Listen to the UVA Today Radio Show report on this story by Matt Kelly:
March 22, 2010 — University of Virginia students are stepping out into the community to feed the hungry.
Student volunteers have opened a local branch of Campus Kitchens, a national organization that feeds the indigent. Students take leftovers from the dining halls, reheat them, or use them as the foundation of new dishes. For the past several weeks, they have prepared and served the Salvation Army Sunday lunch.
"It's good food," said Kathleen Pollard, a third-year American Studies major and the volunteer recruitment coach for the group. "And it is sustainable because it cuts down on food waste."
The national organization, founded in 2001, has affiliates at about 23 schools across the country.
"We empower thousands of students each year to recycle food from their cafeterias, turn these donations into nourishing meals, and deliver those meals to those who need it most," the organization says in a statement on its Web site.
Pollard said the U.Va. group has about 75 volunteers and a nine-member core leadership team — all of whom are amateurs at cooking. The leadership team underwent rigorous food safety training and the volunteers have received safety instruction in handling kitchen implements. The students work closely with U.Va. Dining chefs, who volunteer their expertise.
The leftovers are in quantities too insignificant for U.Va. Dining to try to serve again. Before Campus Kitchens, most of the food would have been composted.
"Recently we had about 50 portions of fajita meat, and 10 portions of barbecued chicken meat," said executive chef Bryan Kelly, who works with the group. "So the first 50 people at the Salvation Army got fajita meat. Then the next 10 got chicken."
The students use the leftovers to create balanced meals. They have a small budget for additional ingredients and will make dishes such as mashed potatoes, pastas and salads to complete the meals.
"We like to keep it simple," Pollard said. "Last week we made pasta and mashed potatoes to go with the fajita meat. We hope to make more of our own dishes in the future."
The U.Va. Campus Kitchens chapter is sponsored by Madison House and receives some funding from the Seven Society and the national organization. Dining Services also makes donations of ingredients, such as onions, and kitchen facilities in Runk Dining Hall.
"We fully support this," said Brent Beringer, director of dining for the University. "It does not take any resources away from the students, and it helps strengthen bonds with the community."
Beringer said the food provided to Campus Kitchens has not been on the warming trays in serving lines, but items that are kept cooler and put on plates in the back of the kitchen only.
"Once the food is put out for the students and is held at a hot serving temperature, the leftovers have to be discarded," he said. "The food in the back of the kitchen is not held at serving temperature."
Food set aside for Campus Kitchens is "blast chilled," quickly freezing it, then turned over to Campus Kitchen once a week, Beringer said.
There is "rigorous paperwork" to track the food, its handling and condition, Pollard said.

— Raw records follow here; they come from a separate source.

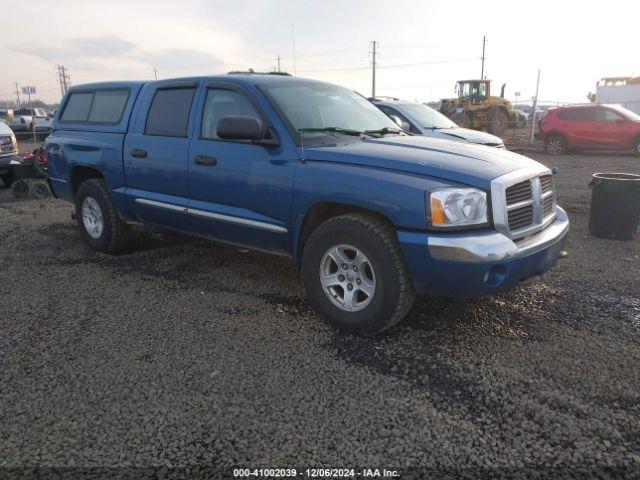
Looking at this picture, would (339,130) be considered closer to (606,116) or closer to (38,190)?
(38,190)

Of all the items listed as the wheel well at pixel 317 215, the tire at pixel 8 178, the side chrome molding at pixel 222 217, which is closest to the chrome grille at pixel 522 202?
the wheel well at pixel 317 215

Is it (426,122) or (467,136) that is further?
(426,122)

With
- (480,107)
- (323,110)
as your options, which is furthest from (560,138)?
(323,110)

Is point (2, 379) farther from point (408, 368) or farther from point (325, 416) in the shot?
point (408, 368)

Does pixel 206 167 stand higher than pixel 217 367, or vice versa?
pixel 206 167

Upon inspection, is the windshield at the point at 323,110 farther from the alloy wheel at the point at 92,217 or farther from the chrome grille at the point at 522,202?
the alloy wheel at the point at 92,217

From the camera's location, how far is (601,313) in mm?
3971

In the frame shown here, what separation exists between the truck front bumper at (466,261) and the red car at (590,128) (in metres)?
15.2

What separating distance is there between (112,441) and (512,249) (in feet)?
8.20

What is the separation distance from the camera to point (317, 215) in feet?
12.5

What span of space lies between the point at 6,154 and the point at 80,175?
6.43 m

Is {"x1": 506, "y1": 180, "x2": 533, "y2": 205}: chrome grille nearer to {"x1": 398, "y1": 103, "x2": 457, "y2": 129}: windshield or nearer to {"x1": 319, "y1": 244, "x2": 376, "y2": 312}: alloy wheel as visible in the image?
{"x1": 319, "y1": 244, "x2": 376, "y2": 312}: alloy wheel

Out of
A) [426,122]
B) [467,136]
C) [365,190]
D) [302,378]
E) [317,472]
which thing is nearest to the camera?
[317,472]

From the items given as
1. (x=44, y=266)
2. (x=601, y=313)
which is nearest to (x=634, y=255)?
(x=601, y=313)
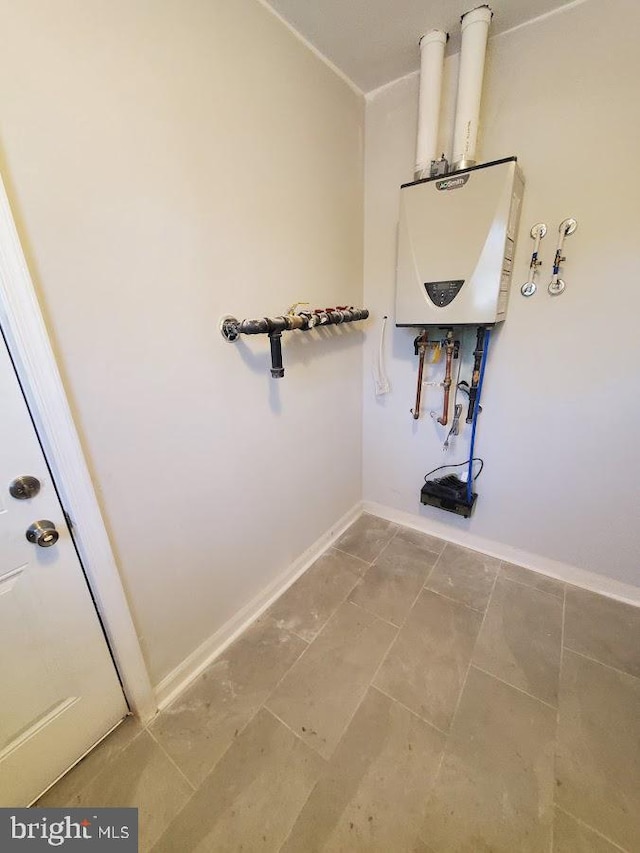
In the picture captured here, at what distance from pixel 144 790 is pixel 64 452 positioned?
41.7 inches

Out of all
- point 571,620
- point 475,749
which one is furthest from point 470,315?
point 475,749

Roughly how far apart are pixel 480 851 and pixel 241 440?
1398mm

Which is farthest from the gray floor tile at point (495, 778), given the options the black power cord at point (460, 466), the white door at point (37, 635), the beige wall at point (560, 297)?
the white door at point (37, 635)

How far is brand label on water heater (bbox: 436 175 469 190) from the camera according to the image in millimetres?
1282

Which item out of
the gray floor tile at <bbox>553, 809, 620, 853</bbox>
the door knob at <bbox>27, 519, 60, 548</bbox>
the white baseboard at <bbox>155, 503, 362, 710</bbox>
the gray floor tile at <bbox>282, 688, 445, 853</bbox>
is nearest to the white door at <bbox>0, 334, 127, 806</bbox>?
the door knob at <bbox>27, 519, 60, 548</bbox>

The students prepare the food on Sunday and then deliver it ready to serve in insulated containers to keep it at the proper temperature.
The students have served Sunday lunch at the Salvation Army for several weeks, feeding about 60 people at the facility at 207 Ridge St.
"It's wonderful for us," said Josh Kaufman-Horner, director of the soup kitchen and the center for transitional housing for the Salvation Army. "They are saving us a chunk of money on food. It is easier on our staff and it's something a little different for the residents."
The student group has been serving food only at the Salvation Army, but Pollard said the group is looking to expand to other community organizations.
"We want to help the community by delivering different and healthy meals to people," Pollard said.